### TASKS AND EXERCISES
• A. According to the obituaries, in what year did Ceglio begin his career at Lawrence Livermore National Laboratory?
• B. Based on the obituaries, mark each statement yes or no and quote the words that decide it: (i) Bridge married Janet Hook in 1983. (ii) Ceglio served as a lieutenant in the Army. (iii) Carey founded Corporate Resource Development in 1998.

### SUPPLIED PASSAGE
William U. Bridge, retired USPS clerk, Yonkers, N.Y., on May 29, 2017. Bridge was born on April 16, 1932, in Mt. Vernon, N.Y. A lifelong Yonkers resident, he served in the Army during the Korean War (1952–54) and was honorably discharged at the rank of corporal. He then attended the College. Bridge married Janet Hook on July 14, 1983. She survives him, as do his children, Andronica Meade and her husband, Donald, and Natalia Hook and her husband, Robert Terracuso; and four grandchildren.


Natale M. Ceglio Jr., physicist, Pleasanton, Calif., on July 2, 2017. Ceglio earned an M.S. and a Ph.D. in nuclear science and engineering from MIT after a B.S. in applied physics from Columbia Engineering in 1967 and a B.A. in physics from the College. He was a physicist by training and became an authority in the fields of plasma physics, lasers, optics and extreme ultraviolet lithography. Ceglio began his career at Lawrence Livermore National Laboratory in 1976. After 20 years there, he set his sights on Silicon Valley, where he held several top management positions. Ceglio was the recipient of 11 R&D 100 Awards, more than any other individual worldwide. He was also the recipient of the Department of Energy’s Award of Excellence and was awarded multiple patents in optics, microscopy, lithography, particle beams, sputter deposition, information storage and wafer inspection. Ceglio was a Vietnam veteran who proudly served as a lieutenant in the Navy. He was a tennis enthusiast, and also enjoyed downhill skiing, movies, music and working. His latest endeavor was authoring a comic book featuring “Jonathan Safer,” who was going to make the world a safer place. He also loved animals, including his cat, Alexa. Survivors include his wife of 28 years, Kelly Montgomery; sister, Marietta Kinane; brothers, Michael and his wife, Sara, and Chris and his wife, Amy; in-laws, Kathy and Kerm Montgomery; and nieces and nephews.


William R. “Max” Carey Jr., marketing and sales consulting executive, Marietta, Ga., on May 24, 2017. Raised in Allendale, N.J., Carey attended Columbia on an NROTC scholarship. A three-year letter winner in football, he was an “All-Ivy League” defensive halfback in 1968 and set an NCAA record for career kick-off returns in 1969. Carey entered the Navy in July 1969 and rose to the rank of lieutenant over a seven-year career that included flying 100 missions over North Vietnam, completing more than 300 carrier landings and becoming one of the few elite fighter pilots to achieve Top Gun certification. In 1981, Carey founded Corporate Resource Development, a marketing and sales consulting firm. Carey wrote a book, The Superman Complex: Achieving the Balance That Leads to True Success (1998). In 2000, he was a recipient of the Martin Luther King, Jr. Humanitarian Award. Carey is survived by his wife of 45 years, Susan (née Estes); daughters, Elise Kelso ’98 and her husband, Bryan, and Caroline Zuniga and her husband, Jacob; son, William R. “Billy” III ’03, BUS’11 and his wife, Laura; brothers, Christopher and Michael; and six grandchildren. Memorial contributions may be made to the Leukemia & Lymphoma Society.

### RECORDS SUPPLIED
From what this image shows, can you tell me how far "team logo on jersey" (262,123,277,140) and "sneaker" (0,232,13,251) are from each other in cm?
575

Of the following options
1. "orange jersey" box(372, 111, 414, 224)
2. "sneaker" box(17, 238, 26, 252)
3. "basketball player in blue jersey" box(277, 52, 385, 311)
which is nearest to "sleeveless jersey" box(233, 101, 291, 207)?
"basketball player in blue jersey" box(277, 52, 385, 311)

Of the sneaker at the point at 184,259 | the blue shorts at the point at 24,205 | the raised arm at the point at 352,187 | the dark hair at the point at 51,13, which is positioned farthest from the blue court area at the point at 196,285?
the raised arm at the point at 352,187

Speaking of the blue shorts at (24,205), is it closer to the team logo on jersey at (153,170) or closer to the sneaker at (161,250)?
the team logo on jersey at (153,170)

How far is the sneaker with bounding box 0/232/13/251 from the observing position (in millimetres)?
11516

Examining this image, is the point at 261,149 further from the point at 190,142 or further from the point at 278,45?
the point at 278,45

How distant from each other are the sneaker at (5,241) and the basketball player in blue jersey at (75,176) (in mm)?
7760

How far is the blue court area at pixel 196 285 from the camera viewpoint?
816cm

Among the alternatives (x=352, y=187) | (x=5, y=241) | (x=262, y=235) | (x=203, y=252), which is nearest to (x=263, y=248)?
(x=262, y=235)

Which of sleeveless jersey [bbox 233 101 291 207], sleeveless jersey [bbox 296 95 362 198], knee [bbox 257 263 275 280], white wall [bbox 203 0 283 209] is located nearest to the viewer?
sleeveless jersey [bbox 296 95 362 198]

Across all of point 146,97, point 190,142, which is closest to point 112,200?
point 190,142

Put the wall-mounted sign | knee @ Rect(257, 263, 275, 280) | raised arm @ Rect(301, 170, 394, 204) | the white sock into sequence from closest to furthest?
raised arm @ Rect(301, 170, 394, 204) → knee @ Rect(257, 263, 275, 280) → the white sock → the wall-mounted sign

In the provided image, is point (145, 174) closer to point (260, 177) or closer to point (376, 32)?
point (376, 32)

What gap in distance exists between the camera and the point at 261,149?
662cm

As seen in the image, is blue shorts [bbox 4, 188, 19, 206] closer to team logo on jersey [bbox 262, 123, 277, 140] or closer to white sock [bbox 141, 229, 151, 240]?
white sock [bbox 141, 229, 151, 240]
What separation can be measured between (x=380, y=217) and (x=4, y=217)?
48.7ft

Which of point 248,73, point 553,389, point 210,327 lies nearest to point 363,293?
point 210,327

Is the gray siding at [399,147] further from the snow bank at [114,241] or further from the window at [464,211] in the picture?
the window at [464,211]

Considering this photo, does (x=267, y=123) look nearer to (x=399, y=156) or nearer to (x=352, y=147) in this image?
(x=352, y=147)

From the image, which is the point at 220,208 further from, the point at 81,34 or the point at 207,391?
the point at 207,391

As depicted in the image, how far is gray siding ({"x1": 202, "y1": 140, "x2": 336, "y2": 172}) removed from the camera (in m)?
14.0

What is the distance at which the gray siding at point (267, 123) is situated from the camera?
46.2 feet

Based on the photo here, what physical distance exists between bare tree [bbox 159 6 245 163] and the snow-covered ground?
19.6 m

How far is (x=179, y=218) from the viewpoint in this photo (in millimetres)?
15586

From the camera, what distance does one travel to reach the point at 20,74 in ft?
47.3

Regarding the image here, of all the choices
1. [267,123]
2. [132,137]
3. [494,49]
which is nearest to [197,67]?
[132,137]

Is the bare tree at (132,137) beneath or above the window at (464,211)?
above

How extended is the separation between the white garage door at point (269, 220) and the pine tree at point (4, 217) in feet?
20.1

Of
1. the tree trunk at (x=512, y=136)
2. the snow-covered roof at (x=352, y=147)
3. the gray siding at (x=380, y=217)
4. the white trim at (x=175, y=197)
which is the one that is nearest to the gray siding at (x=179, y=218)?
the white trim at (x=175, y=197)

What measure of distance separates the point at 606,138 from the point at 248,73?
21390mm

### SOLUTION LIST
• A. 1976

• B.
(i) Yes: "Bridge married Janet Hook on July 14, 1983."
(ii) No: "Ceglio was a Vietnam veteran who proudly served as a lieutenant in the Navy."
(iii) No: "In 1981, Carey founded Corporate Resource Development, a marketing and sales consulting firm."